1.1. Sale and Issuance of Common Stock. Subject to the terms and
conditions of this Agreement, the Investor agrees to purchase at the
Closing and the Company agrees to sell and issue to the Investor at the
Closing thirty three million three hundred thirty three thousand three
hundred and thirty three (33,333,333) shares ("Purchase Shares") of the
Company's common stock (the "Common Stock").
1.2 Purchase Price. The aggregate purchase price to be paid by
Investor for the Purchase Shares (the "Purchase Price") shall be $0.12 per
Purchase Shares for an aggregate sum of Four Million Dollars
($4,000,000.00) to be delivered within seven (7) business days of the
execution of this Agreement in cash or by cashier's or certified check or
checks in immediately available funds or by wire transfer per the Company's
instructions provided on Exhibit A hereto.
1.3 Delivery. Within three (3) business days upon the full payment of
the purchase price, the Company will deliver to the Investor a certificate
or certificates, registered in Investor's name, representing the Purchase
Shares purchased by Investor hereunder, against payment of the purchase
price therefor.
2. Representations and Warranties of the Company. The Company hereby
represents and warrants to the Investors as follows:
2.1 Organization and Standing; Articles and By-Laws; The Company is a
corporation duly organized and existing under, and by virtue of, the laws
of the State of Delaware and is in good standing under such laws. The
Company has the requisite corporate power and authority to own and operate
its properties and assets, and to carry on its business as presently
conducted and as proposed to be conducted.

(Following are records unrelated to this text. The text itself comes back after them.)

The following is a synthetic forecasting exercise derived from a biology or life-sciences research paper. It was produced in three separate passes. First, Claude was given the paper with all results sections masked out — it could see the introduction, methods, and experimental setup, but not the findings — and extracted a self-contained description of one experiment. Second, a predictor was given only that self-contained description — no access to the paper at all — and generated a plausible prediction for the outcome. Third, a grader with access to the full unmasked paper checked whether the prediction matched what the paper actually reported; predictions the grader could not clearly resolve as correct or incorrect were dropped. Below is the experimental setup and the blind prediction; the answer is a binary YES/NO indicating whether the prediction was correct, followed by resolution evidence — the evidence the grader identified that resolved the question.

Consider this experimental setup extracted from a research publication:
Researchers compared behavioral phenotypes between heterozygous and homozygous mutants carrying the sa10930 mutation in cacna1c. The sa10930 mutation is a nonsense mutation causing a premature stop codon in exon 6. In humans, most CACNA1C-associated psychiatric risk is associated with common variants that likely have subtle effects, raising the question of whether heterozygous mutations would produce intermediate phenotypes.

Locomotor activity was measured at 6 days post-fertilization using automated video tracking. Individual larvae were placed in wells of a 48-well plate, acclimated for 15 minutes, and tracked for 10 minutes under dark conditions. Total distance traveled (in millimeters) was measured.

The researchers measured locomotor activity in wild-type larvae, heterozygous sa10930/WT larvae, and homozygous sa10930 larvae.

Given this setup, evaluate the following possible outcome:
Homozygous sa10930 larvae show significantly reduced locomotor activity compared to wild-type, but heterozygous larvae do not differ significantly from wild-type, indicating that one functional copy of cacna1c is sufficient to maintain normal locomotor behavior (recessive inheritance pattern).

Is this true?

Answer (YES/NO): YES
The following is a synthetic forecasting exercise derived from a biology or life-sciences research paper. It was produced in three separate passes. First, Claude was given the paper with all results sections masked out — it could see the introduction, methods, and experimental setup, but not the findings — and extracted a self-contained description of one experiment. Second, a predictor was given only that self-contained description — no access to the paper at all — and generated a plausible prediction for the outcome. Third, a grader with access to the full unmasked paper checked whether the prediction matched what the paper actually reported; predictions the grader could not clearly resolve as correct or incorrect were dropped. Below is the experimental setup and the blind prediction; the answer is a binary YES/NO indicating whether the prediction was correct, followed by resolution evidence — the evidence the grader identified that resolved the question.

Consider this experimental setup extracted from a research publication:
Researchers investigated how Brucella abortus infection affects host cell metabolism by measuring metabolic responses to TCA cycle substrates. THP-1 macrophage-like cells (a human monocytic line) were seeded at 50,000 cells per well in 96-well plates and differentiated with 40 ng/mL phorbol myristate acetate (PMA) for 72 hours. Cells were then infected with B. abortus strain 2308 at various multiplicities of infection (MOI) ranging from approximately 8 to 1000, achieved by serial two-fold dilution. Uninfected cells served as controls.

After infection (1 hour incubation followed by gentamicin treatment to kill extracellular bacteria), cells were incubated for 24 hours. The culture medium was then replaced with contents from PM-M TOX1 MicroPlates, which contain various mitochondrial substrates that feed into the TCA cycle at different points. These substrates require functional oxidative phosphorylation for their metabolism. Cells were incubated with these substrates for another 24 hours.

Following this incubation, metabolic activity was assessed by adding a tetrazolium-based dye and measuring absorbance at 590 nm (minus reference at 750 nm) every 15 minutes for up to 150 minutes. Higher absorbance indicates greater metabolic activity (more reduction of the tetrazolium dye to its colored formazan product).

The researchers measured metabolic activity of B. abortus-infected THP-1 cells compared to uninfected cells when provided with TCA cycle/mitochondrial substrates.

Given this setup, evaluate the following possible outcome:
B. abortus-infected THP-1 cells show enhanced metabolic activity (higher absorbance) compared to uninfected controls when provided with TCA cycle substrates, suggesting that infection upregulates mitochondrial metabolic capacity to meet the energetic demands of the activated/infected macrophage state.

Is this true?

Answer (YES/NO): NO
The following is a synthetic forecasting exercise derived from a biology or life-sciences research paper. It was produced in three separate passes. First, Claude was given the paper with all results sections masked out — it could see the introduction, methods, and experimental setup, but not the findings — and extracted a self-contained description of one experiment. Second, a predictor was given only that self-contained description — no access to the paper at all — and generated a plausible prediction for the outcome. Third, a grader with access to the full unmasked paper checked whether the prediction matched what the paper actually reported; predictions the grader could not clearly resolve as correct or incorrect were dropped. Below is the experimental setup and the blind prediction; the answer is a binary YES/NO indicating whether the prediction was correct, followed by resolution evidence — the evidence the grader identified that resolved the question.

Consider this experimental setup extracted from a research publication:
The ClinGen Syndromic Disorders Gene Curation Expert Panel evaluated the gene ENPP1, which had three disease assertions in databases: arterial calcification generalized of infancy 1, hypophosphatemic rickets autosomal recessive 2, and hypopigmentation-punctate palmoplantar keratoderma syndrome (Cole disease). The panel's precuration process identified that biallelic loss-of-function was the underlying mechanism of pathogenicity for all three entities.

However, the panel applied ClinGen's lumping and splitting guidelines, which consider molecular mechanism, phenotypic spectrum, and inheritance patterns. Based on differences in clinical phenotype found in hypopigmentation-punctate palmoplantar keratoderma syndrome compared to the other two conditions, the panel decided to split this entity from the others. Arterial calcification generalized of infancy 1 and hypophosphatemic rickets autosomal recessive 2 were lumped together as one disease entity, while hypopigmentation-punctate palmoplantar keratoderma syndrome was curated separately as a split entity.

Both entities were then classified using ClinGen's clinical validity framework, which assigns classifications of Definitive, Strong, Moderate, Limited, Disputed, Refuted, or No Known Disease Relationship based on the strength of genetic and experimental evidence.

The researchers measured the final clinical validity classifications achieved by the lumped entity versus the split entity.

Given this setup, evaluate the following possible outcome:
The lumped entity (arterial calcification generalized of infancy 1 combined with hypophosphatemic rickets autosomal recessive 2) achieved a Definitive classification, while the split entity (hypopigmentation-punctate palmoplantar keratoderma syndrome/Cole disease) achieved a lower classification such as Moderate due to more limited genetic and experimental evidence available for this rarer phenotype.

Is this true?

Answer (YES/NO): NO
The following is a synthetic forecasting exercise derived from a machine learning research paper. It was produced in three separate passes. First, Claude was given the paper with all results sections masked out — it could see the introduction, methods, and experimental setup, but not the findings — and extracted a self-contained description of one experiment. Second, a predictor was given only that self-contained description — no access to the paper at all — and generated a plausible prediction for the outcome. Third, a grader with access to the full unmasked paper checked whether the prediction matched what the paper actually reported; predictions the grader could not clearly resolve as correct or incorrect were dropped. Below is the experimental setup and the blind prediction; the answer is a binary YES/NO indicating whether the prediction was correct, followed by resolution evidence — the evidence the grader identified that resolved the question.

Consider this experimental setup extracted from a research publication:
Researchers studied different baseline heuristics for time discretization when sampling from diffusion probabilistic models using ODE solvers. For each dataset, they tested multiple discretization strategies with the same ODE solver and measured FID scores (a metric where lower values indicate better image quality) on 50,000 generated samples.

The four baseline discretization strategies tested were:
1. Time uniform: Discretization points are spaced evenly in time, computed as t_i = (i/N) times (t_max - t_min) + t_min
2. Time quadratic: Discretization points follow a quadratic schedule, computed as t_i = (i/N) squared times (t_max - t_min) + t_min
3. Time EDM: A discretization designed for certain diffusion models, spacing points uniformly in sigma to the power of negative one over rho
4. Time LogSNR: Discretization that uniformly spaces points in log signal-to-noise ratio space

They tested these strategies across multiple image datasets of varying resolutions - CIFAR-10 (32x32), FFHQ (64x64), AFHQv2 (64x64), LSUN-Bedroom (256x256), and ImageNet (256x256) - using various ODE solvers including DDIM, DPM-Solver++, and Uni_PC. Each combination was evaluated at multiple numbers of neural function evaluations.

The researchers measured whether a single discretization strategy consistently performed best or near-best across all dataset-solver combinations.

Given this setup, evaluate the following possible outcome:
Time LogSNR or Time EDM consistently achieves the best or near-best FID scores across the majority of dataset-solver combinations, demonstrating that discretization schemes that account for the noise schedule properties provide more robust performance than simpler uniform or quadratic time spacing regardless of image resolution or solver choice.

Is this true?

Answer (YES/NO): NO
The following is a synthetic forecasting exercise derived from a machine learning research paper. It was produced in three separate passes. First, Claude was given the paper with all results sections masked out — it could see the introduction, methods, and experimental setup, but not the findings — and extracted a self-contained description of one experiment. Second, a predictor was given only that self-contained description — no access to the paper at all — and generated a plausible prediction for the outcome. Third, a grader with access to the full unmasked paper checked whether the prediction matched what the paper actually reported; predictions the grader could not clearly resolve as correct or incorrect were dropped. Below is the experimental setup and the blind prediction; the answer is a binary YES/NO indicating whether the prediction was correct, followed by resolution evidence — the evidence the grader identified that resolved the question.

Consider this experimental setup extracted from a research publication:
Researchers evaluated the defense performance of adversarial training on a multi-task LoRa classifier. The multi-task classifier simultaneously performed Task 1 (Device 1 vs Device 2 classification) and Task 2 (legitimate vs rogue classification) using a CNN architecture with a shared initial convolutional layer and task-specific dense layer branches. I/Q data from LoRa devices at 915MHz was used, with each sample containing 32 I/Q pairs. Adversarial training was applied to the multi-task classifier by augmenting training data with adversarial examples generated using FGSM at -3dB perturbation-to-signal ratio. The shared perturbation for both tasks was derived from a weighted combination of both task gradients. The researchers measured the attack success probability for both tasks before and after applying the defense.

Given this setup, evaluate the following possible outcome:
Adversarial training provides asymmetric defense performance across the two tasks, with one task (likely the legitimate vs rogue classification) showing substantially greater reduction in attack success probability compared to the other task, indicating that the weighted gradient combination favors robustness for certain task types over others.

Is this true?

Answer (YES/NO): NO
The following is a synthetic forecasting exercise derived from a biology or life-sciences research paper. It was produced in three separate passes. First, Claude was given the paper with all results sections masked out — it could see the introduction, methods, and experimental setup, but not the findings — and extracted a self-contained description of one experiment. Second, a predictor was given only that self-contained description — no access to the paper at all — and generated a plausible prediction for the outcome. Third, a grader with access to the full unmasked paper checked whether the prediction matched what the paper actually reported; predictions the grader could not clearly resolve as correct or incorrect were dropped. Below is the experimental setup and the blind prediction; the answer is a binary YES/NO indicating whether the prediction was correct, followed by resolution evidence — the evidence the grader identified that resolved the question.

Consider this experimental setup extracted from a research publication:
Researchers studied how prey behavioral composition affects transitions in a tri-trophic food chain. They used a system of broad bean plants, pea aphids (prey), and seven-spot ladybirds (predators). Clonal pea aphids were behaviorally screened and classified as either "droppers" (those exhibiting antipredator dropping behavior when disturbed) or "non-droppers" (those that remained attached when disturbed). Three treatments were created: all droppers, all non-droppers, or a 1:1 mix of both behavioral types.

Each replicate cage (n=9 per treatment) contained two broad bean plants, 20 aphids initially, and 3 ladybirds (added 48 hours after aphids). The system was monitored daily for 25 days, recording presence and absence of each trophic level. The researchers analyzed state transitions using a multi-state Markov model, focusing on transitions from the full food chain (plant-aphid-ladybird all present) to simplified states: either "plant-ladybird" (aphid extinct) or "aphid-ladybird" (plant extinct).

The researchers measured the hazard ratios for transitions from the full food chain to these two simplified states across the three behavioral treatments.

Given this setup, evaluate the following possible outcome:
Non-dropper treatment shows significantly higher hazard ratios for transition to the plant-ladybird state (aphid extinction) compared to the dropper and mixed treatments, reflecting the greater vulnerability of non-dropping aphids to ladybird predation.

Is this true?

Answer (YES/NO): NO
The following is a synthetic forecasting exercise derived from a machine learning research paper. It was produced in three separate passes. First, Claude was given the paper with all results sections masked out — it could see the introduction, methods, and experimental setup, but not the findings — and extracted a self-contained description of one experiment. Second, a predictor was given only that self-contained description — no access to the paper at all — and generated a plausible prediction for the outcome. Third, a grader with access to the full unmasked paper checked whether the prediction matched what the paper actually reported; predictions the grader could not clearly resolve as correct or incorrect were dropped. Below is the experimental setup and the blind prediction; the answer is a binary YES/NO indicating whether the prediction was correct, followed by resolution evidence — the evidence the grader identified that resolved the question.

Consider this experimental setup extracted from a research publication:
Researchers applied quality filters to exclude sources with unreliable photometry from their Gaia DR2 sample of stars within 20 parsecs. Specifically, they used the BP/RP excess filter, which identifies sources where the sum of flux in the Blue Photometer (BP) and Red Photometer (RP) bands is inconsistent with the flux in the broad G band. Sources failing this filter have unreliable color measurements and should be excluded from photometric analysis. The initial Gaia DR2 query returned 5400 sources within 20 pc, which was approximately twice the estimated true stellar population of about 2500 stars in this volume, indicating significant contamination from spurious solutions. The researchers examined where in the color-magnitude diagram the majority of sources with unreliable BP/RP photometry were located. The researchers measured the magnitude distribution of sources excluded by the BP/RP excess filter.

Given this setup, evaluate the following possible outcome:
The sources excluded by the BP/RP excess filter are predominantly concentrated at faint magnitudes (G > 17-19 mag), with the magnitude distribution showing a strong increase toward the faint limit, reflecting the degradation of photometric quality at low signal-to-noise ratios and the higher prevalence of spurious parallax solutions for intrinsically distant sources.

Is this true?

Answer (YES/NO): NO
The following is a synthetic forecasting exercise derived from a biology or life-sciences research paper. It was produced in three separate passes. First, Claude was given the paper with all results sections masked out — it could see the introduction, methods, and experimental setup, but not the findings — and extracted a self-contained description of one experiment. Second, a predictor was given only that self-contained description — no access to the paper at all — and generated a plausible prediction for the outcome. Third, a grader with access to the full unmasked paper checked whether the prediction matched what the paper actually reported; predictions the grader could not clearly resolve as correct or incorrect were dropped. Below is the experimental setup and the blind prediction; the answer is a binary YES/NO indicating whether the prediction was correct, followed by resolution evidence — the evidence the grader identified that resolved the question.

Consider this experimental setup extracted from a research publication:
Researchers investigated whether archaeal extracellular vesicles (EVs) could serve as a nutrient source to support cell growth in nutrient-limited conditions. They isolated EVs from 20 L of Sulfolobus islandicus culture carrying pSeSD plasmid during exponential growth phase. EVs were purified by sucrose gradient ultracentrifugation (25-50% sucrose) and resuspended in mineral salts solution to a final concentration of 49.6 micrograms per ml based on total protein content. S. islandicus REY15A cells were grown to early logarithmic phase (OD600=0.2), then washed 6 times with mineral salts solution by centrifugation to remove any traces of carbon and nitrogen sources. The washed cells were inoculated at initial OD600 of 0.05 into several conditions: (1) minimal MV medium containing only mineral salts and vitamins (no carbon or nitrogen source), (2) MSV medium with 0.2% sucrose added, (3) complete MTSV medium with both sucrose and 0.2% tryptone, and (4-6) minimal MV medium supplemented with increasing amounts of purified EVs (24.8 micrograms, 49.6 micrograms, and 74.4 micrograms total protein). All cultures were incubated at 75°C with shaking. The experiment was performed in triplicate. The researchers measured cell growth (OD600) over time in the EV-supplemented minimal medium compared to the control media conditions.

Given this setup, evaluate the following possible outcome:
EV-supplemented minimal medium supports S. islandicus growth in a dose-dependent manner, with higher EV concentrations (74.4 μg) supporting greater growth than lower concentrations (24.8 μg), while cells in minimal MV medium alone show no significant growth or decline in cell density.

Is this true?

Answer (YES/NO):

2.2 Capitalization. The authorized capital stock of the Company
consists of 105,000,000 shares of Capital Stock, of which 100,000,000 are
common stock and 5,000,000 are preferred stock. As of December 21, 2005
(the most recent record date of the company), 21,906,089 shares of Common
Stock are issued and outstanding and zero (0) shares of preferred are
issued and outstanding. No capital stock of the Company has been authorized
or issued since the most recent record date. The outstanding shares have
1
2.2 Capitalization. - continued
been duly authorized and validly issued, and are fully paid and
nonassessable. All outstanding securities were issued in compliance with
applicable federal or state securities laws. There are no outstanding
options, warrants or other rights to purchase any of the Company's
authorized and unissued capital stock.
2.3 Authorization. All corporate action on the part of the Company,
its directors and shareholders necessary for the authorization, execution,
delivery and performance of this Agreement by the Company, the
authorization, sale, issuance and delivery of the Purchase Shares and the
performance of all of the Company's obligations hereunder has been taken or
will be taken on or before February 9, 2006. If board approval for the
financing is not received on or before February 9, 2006, this Agreement
shall forthwith terminate and cease to have any further force and effect
and neither party shall have any further obligation to the other. This
Agreement, when executed and delivered by the Company, shall constitute a
valid and binding obligation of the Company, enforceable in accordance with
its terms. The Purchase Shares, when issued by the Company in compliance
with the provisions of this Agreement, will be validly issued, fully paid
and nonassessable, and free of any liens or encumbrances, other than any
liens and encumbrances created by or imposed upon the holders thereof
through no action of the Company; provided however, the Purchase Shares are
subject to certain restrictions on transfer under this Agreement and under
applicable state and federal securities laws.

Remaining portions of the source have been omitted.